Neal Viereck

Personal information
- Full name: Neal Roëll Viereck
- Date of birth: 3 May 2004 (age 22)
- Place of birth: Amsterdam, Netherlands
- Height: 1.95 m (6 ft 5 in)
- Position: Centre-back

Team information
- Current team: Tenerife (on loan from FC Utrecht)
- Number: 23

Youth career
- 2010–2011: GeuzenMiddenmeer [nl]
- 2011–2012: Diemen [nl]
- 2012–2023: Ajax

Senior career*
- Years: Team / Apps / (Gls)
- 2022–2023: Jong Ajax / 2 / (0)
- 2023–: Jong Utrecht / 71 / (4)
- 2026–: → Tenerife (loan) / 0 / (0)

= Neal Viereck =

Dutch footballer

Neal Roëll Viereck (born 3 May 2004) is a Dutch professional footballer who plays as a defender for club Tenerife, on loan from FC Utrecht.

==Early life==
He joined the Ajax Youth Academy as a youngster. However, his progress as a young player was not linear, and whilst transitioning his playing time between Ajax under-13 and their under-14 set-up, Viereck suffered from a number of injuries. This could well have been linked to a growth spurt he had that saw his grow by 4 cm in a single season.

==Career==
===Ajax===
Viereck made his professional debut for Jong Ajax on 11 December 2022 against Jong Utrecht in the Eerste Divisie.

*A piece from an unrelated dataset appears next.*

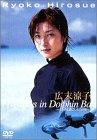 広末涼子 イルカと過ごした五日間 [DVD]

Viereck received unfortunate worldwide press coverage when he was sent-off playing for Jong Ajax against De Graafschap on 13 January 2023, just 30 seconds after appearing on the pitch as a substitute. He entered the field of play in the 59th minute as a replacement for Jorrel Hato, but was immediately dismissed in the 60th minute with a straight red card for a professional foul on Camiel Neghli by referee Luuk Timmer. The event was reported as unusual and of a comical nature worldwide, including in Ecuador, Portugal, Peru,
Argentina, and Bosnia. It was only his second professional appearance. An appeal against the red card by the club was unsuccessful and Viereck's red card was upheld and he served suspension.

===Utrecht===
On 19 July 2023, Viereck signed a two-year contract with Utrecht and was assigned to Jong Utrecht. He made his league debut for the club as a starter on 18 September 2023 in an away 2–0 loss to FC Emmen in the Eerste Divisie. Later captaining the side, he scored his first league goal for the club securing a late equaliser in a 1–1 draw against Roda JC on 1 November 2025.

====Loan to Tenerife====
On 17 July 2026, Viereck was loaned to Segunda División side Tenerife, for one year.